- [DOCUMENT EXCERPT]:
409.00000 – EMPLOYER INTERFERENCE, RESTRAINT, COERCION; DEFENSES
409.01000 – Business Necessity

A Public Defender has a legitimate reason to exclude DDAs from investigatory meetings, at least where the Public Defender’s client confidential information or Public Defender work product is likely to be revealed. It may also be justified in preventing such cross-representation where the representing DDA is the opposing counsel to the DPD in a criminal case, or in other situations in which the rules of professional responsibility or rules of court require that the representation be disclosed to the Public Defender’s client, and/or that either attorney would be forced to disqualify himself or herself from further representation in the criminal case. Internal office procedures for documenting attorney work do not fall within the definition of attorney “work product.” Although the Public Defender had no power over whom the Association appointed as stewards or representatives, or over the fact that the Association had not appointed any DPDs as labor representatives, and although the cross-representation ban was occasioned by circumstances beyond the employer’s control, the Public Defender had the alternative of declining to proceed with the interview and continue its investigation by other means, or redacting sensitive information from materials involved in the investigatory interview. A Public Defender may not seek to secure for itself the benefits of an investigatory interview with an employee suspected of wrongdoing by compelling the employee’s attendance at the interview, while it denies the employee and the Association their respective representation rights, including the employee’s right to decline to be interviewed without threat of insubordination.

502.00000 – EMPLOYER DISCRIMINATION; PERSONS PROTECTED
502.01000 – In General

Publically employed attorneys have rights under the MMBA.

602.00000 – EMPLOYER REFUSAL TO BARGAIN IN GOOD FAITH; UNILATERAL CHANGE (FOR NEGOT OF SPECIFIC SUBJECTS, SEE SEC 1000, SCOPE OF REPRESENTATION)
602.03000 – Change In Policy

A Public Defender may not implement changes in a CBA provision that grants a union the right to choose its representatives without first obtaining the consent of the union, whether the parties have agreed to a “zipper clause” or not. When parties’ past practice conflicts with the wording of their CBA, each party still maintains the right to adhere to and enforce the contractual language of the CBA.

- [COMPLETE THE FOLLOWING]:
A – In the Public Defender case summary, list every second-level section heading with its number.
B – The Public Defender case summary says the cross-representation ban came from circumstances beyond the employer's control. Why does it still find that this did not justify the employer's approach to the investigatory interview?
C – Continue the Public Defender case summary from the point where it ends.

- [DATA EXCERPT]:
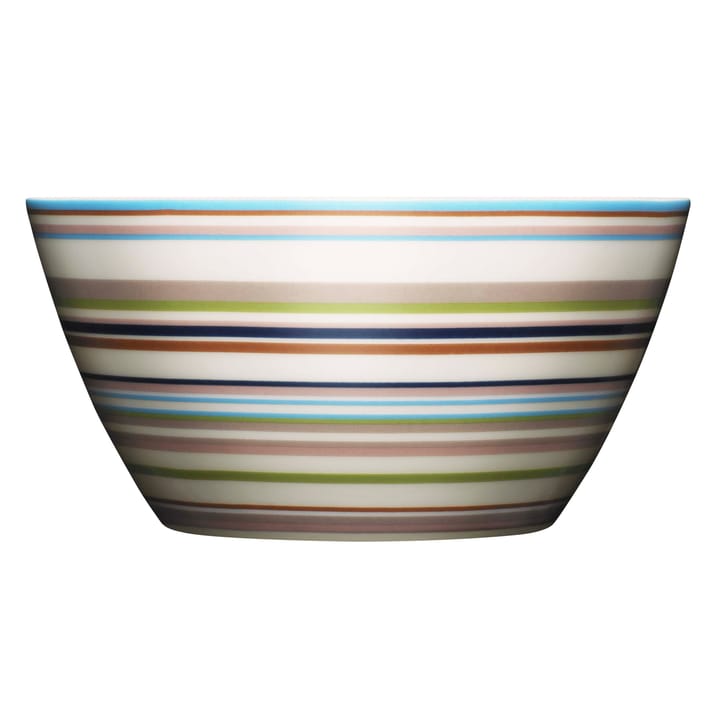 Origo bowl - beige 5 dl - Iittala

- [OUTPUTS BY TASK]:
A –
409.01000 – Business Necessity
502.01000 – In General
602.03000 – Change In Policy

B – The Public Defender had other options. It could have declined to go ahead with the interview and carried on its investigation by other means, or it could have redacted sensitive information from the materials used in the interview.

C –
604.00000 – EMPLOYER REFUSAL TO BARGAIN IN GOOD FAITH; REFUSAL TO PROVIDE INFORMATION
604.03000 – Form of Information Provided; Costs

An employer’s refusal to provide a union upon request a physical document relevant to the union’s role as collective bargaining representative is not excused by the employer’s assertion that the information is on the internet, when the employer presents no evidence of what may or may not have been “on the internet” at the time of the request, whether it was responsive to the union’s request, whether it was up to date, or whether it conveyed what the employer intended to convey to the union.

608.00000 – EMPLOYER REFUSAL TO BARGAIN IN GOOD FAITH; DEFENSES
608.03000 – Business Necessity; Emergency Exception

Under exceptionally limited circumstances, an employer may be excused from negotiating on the basis of true emergency that provides a basis for claiming that a business necessity excused a unilateral change. However, to establish “operational necessity” or “business necessity” as a defense to a unilateral change, the employer must establish an actual financial or other emergency that leaves no alternative to the action taken and allows no time for meaningful negotiations before taking action. The alleged necessity must be the unavoidable result of a sudden change in circumstance beyond the employer’s control. The Public Defender’s alleged “legitimate business reasons” for unilaterally constraining a union’s authority to choose its representatives for investigatory interviews do not rise to the required level of an unforeseen and unavoidable result due to a sudden change in circumstance beyond the employer’s control. The Public Defender knew of the relevant circumstances two years before it unilaterally implemented its new and expanded policy, and the Public Defender cites no evidence of any exigent circumstances that could justify its unilateral action.

608.00000 – EMPLOYER REFUSAL TO BARGAIN IN GOOD FAITH; DEFENSES
608.05000 – Past Practice; Maintenance of Status Quo

When parties’ past practice conflicts with the wording of their CBA, each party still maintains the right to adhere to and enforce the contractual language of the CBA.